Extrait choisi:
▶

Au Brésil, le « nouveau féminisme » apparaît avec la libéralisation du régime. Selon Céli Pinto, les organisations créées à partir de la fin des années 1970 se différencient du féminisme des décennies antérieures par leurs modes d‟action collective, c‟est-à-dire l‟action contestataire, ainsi que par les problèmes qu‟elles contribuent à politiser, tels que l‟avortement ou la violence domestique313.
A Recife, plusieurs groupes essaiment à la fin des années 1970, sous l‟influence de féministes exilées durant le régime militaire, en France et aux Etats unis surtout, mais également de militantes d‟opposition engagées dans les partis, légalisés ou non314. Créé en 1978, le groupe Ação Mulher se développe autour de groupes « de prise de conscience » avec l‟objectif d‟agir sur la subjectivité des femmes en politisant leur vécu de l‟espace privé. Il donne naissance à l‟une des principales ONG féministes locales, le SOS Corpo, fondé en 1981. Parallèlement, se forment des organisations composées de militantes issues des partis politiques, à l‟image de l‟Union des femmes, proche du Parti Communiste, pour laquelle l‟émancipation féminine va de pair avec le changement des structures économiques315. Ces deux types d‟organisations, les groupes d‟auto-conscience et les associations liées aux partis politiques, se différencient par le rapport qu‟elles entretiennent avec les formations partisanes. Selon les premières, les organisations féministes doivent rester « autonomes » vis-à-vis des organisations traditionnelles d‟intermédiation alors que pour les secondes, le multi positionnement constitue une stratégie politique. Cette divergence se double d‟un rapport différencié au champ politique : pour les premières, les organisations féministes sont plus influentes lorsqu‟elles agissent en dehors de l‟Etat, par nature patriarcal, alors que les secondes envisagent le changement institutionnel comme une condition de l‟émancipation féminine. D‟où l‟apparition d‟un clivage entre les courants « autonomes » et « institutionnels », clivage qui est, en Amérique latine, davantage significatif que la distinction entre essentialistes et différentialistes en France.

◀

Exercices proposés:
a) Résumez en deux phrases l'extrait sur le féminisme au Brésil.
b) D'après l'extrait sur le féminisme au Brésil, en quelle année le SOS Corpo a-t-il été fondé ?
c) Rédigez la suite de l'extrait sur le féminisme au Brésil en reprenant après sa dernière phrase.

Données enregistrées:
▶

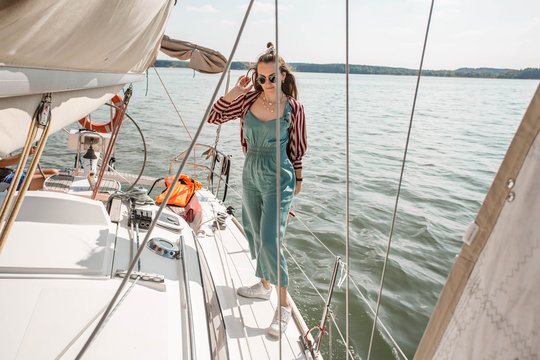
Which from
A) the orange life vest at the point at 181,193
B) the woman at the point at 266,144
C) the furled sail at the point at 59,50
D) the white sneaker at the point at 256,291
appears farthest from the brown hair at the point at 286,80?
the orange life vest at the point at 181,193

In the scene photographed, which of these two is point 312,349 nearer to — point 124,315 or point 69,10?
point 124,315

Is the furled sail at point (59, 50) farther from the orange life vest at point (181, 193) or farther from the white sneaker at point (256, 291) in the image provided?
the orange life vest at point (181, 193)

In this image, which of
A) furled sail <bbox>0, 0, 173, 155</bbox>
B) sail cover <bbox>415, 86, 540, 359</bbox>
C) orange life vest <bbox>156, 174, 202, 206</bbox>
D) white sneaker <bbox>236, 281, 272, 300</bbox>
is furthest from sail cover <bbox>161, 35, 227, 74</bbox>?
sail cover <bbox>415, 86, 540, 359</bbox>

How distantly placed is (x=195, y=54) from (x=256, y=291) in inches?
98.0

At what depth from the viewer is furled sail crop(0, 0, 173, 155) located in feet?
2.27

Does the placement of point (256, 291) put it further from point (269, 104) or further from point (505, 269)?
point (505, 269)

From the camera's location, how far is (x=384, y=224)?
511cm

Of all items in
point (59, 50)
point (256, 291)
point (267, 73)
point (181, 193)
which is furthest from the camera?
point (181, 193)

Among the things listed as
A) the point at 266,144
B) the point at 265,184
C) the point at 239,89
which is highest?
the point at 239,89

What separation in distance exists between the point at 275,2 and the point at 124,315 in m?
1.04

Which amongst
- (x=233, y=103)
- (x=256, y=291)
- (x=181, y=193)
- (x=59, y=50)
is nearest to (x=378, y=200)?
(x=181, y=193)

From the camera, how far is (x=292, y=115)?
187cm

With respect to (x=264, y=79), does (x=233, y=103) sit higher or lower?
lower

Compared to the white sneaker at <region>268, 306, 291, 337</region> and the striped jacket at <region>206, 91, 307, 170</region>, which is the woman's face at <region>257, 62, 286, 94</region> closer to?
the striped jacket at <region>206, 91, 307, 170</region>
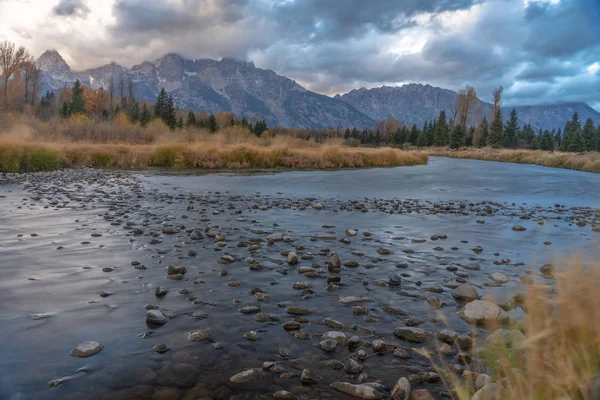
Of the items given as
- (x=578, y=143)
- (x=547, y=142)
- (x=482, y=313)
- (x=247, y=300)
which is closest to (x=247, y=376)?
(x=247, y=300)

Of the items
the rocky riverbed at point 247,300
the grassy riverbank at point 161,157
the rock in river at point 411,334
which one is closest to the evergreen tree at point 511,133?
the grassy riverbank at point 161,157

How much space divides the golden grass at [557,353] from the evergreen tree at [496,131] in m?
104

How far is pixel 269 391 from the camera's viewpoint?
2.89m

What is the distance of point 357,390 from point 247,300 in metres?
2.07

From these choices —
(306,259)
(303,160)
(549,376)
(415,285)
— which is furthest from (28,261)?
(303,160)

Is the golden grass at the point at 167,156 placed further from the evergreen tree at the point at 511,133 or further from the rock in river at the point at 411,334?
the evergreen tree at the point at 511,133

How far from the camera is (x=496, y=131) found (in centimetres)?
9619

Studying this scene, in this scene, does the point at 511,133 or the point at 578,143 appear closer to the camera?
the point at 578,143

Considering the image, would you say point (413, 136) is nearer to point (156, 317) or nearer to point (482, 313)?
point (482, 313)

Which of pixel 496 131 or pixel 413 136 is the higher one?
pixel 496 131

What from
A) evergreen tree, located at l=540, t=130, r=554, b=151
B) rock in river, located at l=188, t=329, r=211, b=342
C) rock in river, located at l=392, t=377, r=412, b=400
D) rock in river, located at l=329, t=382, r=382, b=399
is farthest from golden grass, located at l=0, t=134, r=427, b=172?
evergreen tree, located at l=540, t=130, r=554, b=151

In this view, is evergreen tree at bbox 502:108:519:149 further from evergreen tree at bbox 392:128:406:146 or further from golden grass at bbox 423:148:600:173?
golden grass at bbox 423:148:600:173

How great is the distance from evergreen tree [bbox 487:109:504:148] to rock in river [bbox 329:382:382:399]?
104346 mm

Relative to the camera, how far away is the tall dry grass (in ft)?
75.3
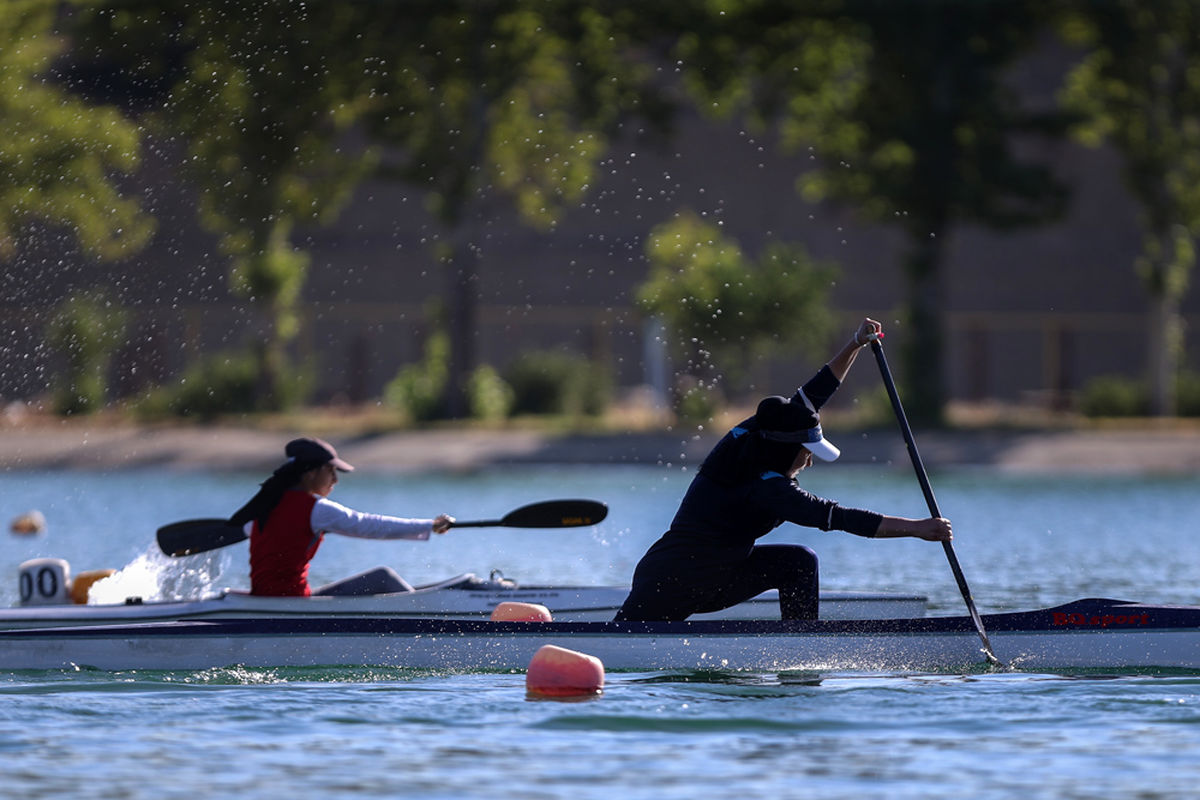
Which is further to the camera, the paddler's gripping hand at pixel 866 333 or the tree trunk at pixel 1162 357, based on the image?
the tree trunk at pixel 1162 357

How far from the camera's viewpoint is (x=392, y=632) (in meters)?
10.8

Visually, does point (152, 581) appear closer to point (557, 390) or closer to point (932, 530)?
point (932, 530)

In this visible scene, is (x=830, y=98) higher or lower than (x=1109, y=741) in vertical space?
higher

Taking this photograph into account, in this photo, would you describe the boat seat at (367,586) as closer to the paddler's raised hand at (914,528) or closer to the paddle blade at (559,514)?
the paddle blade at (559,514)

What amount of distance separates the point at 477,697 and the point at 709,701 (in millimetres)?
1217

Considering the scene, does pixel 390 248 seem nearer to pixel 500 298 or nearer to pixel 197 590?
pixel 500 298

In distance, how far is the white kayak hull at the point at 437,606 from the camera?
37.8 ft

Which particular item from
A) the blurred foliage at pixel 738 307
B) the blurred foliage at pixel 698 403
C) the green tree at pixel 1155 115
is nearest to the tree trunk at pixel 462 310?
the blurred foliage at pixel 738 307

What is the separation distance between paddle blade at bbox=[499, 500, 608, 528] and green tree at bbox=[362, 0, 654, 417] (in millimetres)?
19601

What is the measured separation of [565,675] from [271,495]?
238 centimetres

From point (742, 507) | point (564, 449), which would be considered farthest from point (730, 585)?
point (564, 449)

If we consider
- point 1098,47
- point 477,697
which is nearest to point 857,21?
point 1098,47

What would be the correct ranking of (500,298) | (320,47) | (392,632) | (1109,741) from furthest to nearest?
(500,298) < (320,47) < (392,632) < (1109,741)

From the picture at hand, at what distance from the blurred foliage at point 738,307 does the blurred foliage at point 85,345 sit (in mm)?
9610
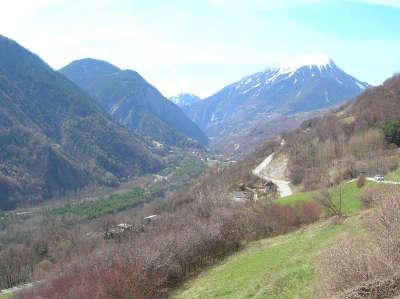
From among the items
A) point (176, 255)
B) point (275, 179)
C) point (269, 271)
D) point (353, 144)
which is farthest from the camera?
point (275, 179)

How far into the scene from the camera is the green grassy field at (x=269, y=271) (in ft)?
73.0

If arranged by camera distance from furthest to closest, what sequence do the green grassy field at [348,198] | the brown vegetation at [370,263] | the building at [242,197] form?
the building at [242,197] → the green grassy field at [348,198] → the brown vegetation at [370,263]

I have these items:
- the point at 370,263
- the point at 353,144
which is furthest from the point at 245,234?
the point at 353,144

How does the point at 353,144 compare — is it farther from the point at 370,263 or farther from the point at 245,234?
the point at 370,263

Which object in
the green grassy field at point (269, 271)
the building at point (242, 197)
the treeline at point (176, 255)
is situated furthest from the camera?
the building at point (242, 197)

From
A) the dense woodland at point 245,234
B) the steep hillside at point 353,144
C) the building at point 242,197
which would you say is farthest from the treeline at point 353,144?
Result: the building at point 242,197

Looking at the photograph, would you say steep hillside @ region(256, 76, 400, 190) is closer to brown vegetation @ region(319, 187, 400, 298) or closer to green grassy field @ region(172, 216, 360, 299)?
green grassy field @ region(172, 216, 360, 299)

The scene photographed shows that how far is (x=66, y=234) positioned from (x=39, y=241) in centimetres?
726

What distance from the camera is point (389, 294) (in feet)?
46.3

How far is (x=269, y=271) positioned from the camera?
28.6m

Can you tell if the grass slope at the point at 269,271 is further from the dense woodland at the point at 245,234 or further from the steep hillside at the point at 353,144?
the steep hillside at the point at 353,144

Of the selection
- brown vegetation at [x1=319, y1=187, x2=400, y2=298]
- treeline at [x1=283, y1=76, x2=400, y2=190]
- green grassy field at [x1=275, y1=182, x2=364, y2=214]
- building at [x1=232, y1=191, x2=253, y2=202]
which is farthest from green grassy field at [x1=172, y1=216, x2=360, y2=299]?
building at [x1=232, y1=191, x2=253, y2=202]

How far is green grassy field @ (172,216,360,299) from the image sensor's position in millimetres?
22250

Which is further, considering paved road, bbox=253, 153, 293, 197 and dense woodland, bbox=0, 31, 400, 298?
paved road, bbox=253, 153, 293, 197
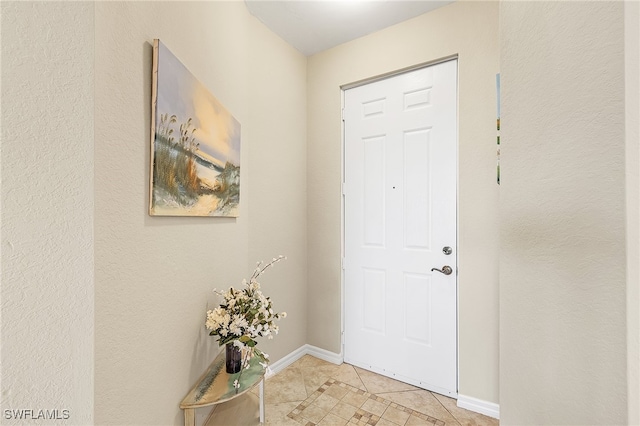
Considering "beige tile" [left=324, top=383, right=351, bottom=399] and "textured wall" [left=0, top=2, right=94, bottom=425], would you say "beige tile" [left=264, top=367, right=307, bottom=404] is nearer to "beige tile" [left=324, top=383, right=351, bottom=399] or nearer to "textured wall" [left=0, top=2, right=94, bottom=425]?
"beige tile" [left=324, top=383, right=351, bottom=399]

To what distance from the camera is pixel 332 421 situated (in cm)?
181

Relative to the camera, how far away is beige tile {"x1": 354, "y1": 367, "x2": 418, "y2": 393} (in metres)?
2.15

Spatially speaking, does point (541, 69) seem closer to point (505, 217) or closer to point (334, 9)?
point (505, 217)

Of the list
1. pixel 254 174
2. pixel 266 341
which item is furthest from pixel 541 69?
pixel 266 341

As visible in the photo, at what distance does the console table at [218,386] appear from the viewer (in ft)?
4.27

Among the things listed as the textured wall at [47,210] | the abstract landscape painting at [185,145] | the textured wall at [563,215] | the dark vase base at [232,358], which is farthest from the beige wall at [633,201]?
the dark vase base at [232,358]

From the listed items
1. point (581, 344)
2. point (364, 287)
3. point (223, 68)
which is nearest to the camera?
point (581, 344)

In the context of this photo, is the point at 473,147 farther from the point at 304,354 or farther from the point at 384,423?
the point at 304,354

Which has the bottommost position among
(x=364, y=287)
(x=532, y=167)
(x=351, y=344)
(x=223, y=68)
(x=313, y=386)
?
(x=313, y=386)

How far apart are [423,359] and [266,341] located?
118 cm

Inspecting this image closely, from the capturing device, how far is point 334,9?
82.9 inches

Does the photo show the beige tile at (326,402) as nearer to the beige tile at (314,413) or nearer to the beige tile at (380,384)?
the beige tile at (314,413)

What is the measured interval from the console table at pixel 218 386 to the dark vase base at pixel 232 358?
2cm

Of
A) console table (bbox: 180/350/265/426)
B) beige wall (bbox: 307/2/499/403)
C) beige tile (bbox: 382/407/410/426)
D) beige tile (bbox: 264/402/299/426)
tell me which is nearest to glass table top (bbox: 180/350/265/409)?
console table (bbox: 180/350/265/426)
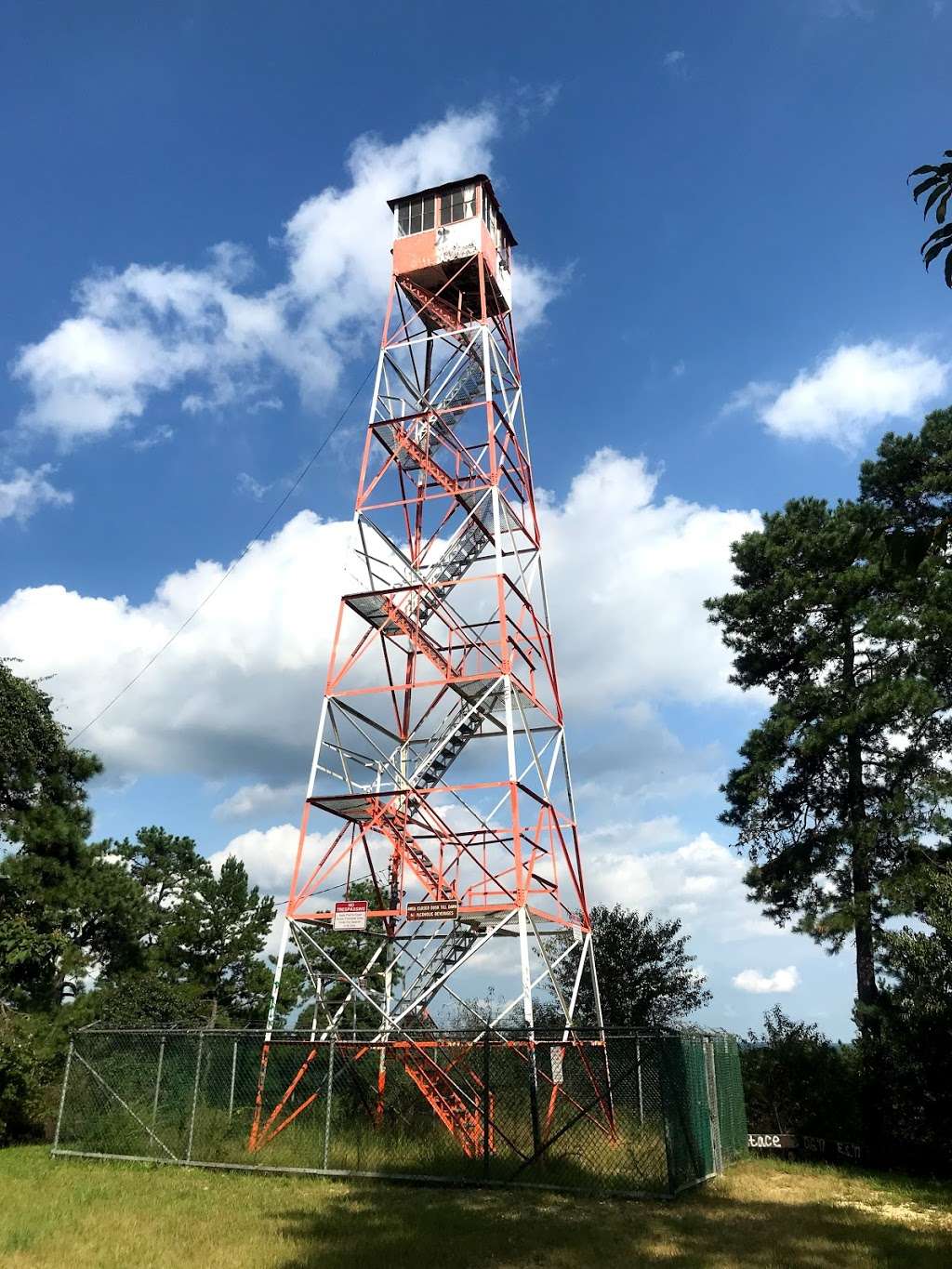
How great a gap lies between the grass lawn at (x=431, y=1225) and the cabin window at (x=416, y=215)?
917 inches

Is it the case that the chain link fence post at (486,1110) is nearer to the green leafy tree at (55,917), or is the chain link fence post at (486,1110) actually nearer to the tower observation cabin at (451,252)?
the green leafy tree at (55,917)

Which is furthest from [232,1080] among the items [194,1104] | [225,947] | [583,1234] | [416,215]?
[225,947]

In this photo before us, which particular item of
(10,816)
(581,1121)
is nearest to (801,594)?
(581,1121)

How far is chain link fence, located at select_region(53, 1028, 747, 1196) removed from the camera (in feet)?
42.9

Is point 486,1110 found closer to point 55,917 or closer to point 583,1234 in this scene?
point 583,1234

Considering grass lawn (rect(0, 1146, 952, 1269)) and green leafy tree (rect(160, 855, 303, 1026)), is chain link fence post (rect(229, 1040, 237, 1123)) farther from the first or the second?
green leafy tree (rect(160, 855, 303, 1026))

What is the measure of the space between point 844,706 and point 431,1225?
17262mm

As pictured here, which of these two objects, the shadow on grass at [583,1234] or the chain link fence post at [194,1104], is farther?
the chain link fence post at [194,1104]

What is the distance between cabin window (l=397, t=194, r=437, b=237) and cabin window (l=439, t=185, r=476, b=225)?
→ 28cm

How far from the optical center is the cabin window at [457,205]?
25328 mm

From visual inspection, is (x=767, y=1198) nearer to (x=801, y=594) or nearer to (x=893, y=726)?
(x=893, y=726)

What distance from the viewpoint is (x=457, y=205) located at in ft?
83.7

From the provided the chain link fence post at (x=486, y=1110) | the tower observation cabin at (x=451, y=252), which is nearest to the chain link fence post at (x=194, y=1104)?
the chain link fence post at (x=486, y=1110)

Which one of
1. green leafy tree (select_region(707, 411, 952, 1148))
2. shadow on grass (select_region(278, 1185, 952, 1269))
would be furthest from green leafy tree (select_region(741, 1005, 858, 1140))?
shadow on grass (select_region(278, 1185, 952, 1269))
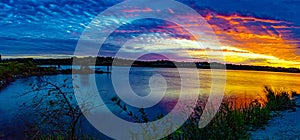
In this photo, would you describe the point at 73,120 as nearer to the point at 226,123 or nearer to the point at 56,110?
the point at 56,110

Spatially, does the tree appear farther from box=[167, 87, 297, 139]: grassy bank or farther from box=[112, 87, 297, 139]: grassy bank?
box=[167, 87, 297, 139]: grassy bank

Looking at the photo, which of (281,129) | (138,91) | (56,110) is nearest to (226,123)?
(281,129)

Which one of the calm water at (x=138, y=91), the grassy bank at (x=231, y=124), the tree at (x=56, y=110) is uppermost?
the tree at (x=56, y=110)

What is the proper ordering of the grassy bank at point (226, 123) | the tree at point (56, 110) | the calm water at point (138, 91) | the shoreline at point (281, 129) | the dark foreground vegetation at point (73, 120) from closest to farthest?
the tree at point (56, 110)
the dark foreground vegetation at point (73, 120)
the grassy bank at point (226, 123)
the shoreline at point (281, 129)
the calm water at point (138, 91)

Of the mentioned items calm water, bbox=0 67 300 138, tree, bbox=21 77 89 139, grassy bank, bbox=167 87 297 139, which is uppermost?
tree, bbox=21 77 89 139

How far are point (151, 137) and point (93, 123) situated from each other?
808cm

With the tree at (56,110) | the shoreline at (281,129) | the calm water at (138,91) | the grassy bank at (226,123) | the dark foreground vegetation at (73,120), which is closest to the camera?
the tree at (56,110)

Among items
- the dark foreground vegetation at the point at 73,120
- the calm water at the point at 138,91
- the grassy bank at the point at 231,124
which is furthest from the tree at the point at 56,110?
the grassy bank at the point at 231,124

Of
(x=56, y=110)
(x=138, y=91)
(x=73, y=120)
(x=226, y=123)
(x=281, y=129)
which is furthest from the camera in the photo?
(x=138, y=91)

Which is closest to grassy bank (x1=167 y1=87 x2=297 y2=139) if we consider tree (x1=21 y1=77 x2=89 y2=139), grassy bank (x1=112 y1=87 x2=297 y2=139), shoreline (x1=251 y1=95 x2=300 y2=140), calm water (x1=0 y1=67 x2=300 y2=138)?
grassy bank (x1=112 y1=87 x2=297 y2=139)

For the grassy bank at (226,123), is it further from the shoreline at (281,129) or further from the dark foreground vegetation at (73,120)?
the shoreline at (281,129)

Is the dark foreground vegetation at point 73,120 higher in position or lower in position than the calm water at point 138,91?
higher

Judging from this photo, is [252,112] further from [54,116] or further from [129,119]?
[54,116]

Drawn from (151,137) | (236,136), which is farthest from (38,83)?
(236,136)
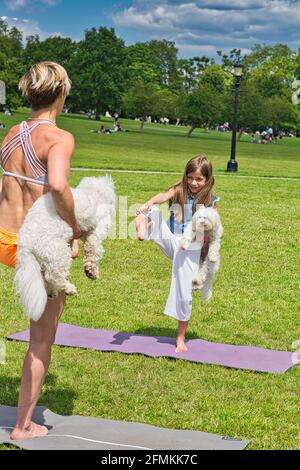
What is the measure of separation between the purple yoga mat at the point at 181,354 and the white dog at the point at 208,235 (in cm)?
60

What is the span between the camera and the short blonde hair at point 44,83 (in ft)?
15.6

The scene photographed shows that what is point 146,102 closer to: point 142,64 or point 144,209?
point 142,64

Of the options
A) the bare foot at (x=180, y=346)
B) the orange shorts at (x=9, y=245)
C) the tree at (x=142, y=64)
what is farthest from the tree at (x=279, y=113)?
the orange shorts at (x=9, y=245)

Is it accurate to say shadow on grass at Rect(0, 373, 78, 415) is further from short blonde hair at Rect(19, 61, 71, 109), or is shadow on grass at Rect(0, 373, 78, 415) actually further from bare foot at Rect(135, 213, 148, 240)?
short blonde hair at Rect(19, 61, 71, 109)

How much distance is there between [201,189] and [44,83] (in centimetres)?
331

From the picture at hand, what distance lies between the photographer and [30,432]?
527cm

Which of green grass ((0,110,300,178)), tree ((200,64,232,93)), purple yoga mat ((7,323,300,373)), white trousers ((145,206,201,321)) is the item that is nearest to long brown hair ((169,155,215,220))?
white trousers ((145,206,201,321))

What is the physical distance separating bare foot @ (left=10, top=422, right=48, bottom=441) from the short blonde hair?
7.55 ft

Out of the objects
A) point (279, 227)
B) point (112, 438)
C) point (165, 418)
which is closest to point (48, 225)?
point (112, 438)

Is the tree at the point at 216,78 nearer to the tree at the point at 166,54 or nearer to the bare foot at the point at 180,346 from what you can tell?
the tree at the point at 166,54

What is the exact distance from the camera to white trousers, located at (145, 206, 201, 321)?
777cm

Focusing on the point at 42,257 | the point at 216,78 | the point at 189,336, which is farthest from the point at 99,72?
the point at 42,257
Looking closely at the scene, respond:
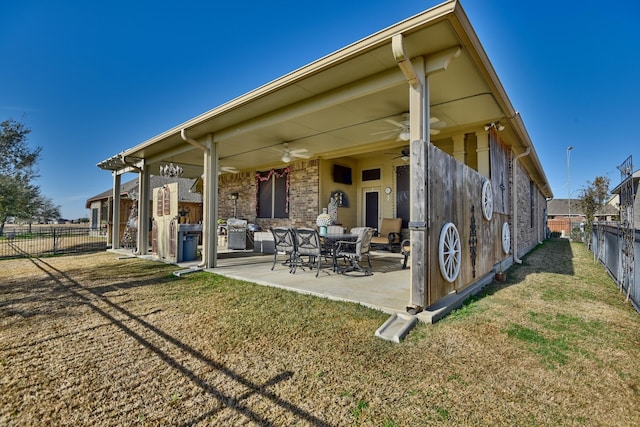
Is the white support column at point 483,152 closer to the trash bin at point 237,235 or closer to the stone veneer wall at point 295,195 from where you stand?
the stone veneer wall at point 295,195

◀

En réponse:
a) Au Brésil, le « nouveau féminisme », apparu avec la libéralisation du régime, se distingue du féminisme antérieur par l'action contestataire et par la politisation de problèmes comme l'avortement ou la violence domestique. À Recife, les groupes d'auto-conscience, tel Ação Mulher, et les associations liées aux partis, telle l'Union des femmes, divergent sur leur rapport aux partis et à l'État, d'où un clivage entre courants « autonomes » et « institutionnels ».

b) Le SOS Corpo a été fondé en 1981.

c)
Dès lors, dans les années 1980, les organisations et militantes féministes se positionnent de manière différenciée sur la question de la participation à l‟action publique. En 1985, le gouvernement de José Sarney instaure un Conseil national des droits des femmes, lequel prévoit la désignation, par les organisations féministes, d‟une représentante du Nordeste316, une perspective qui fait débat lors de la rencontre régionale féministe organisée à Recife en 1985. Trois positions s‟affrontent : la première, défendue par les courants autonomes, consiste à rejeter le principe de participation au Conseil en raison des modes d‟action privilégiés par les organisations féministes, à savoir la politisation individuelle ; la deuxième, adoptée par des militantes proches du PMDB, associe le Conseil à une « conquête » des organisations féministes qui justifie leur présence ; la troisième, portée par des acteurs « autonomes » et « institutionnels », ne rejette pas le principe du Conseil, mais plutôt le poids des partis politiques en son sein. Ces approches contradictoires sous-tendent la discussion : L : Pourquoi devrions-nous laisser de côté nos peurs et entrer dans le Conseil ? S‟il y a des féministes qui veulent y aller, d‟accord. Mais les groupes, non. Ils doivent soutenir les personnes, mais il faut aussi reconnaître que certaines d‟entre nous n‟ont ni la volonté ni le désir de participer à la vie politique. On ne peut pas prendre le train en marche malgré elles. On ne peut pas dévaloriser celles qui ne veulent pas entrer dans cette histoire. Sinon, nous nions le mouvement féministe. Le mouvement a de l‟influence sans être au pouvoir. […]
C : Le mouvement féministe a proposé d‟influencer la politique, c‟est lui qui a créé le train en marche. Soit nous le dirigeons, soit d‟autres le dirigeront. Nous ne devons pas perdre ce train en marche donc nous devons participer au Conseil. La discussion doit se faire d‟organisations à organisations, avec d‟autres groupes. Le Conseil n‟est pas un cadeau, c‟est une conquête du mouvement. S‟il existe un Conseil à São Paulo, c‟est parce que le mouvement féministe a lutté pour cela. C‟était l‟un de nos objectifs. Nous étions dans un ghetto et très satisfaites de cela. Maintenant, nous sommes plus proches du pouvoir. Nous le voulons ou non ? […]
M: La question du Conseil est une question complexe. Aujourd‟hui, les femmes du PMDB et du PCB organisent des débats pour en discuter mais cela n‟aboutit à rien. Car le problème est que les personnes choisies [pour siéger au Conseil] n‟ont aucun lien avec le mouvement des femmes »317.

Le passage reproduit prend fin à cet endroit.